## [The input]
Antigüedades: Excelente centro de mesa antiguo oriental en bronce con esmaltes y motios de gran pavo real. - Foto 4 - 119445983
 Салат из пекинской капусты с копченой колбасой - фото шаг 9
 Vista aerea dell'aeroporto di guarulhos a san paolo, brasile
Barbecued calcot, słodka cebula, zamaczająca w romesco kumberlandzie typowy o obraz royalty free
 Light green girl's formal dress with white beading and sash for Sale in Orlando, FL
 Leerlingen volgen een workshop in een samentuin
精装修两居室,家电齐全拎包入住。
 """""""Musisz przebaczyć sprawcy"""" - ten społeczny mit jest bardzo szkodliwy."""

## [Work instructions]
All of the entries above need to be retyped exactly.

## [Written response]
Antigüedades: Excelente centro de mesa antiguo oriental en bronce con esmaltes y motios de gran pavo real. - Foto 4 - 119445983
 Салат из пекинской капусты с копченой колбасой - фото шаг 9
 Vista aerea dell'aeroporto di guarulhos a san paolo, brasile
Barbecued calcot, słodka cebula, zamaczająca w romesco kumberlandzie typowy o obraz royalty free
 Light green girl's formal dress with white beading and sash for Sale in Orlando, FL
 Leerlingen volgen een workshop in een samentuin
精装修两居室,家电齐全拎包入住。
 """""""Musisz przebaczyć sprawcy"""" - ten społeczny mit jest bardzo szkodliwy."""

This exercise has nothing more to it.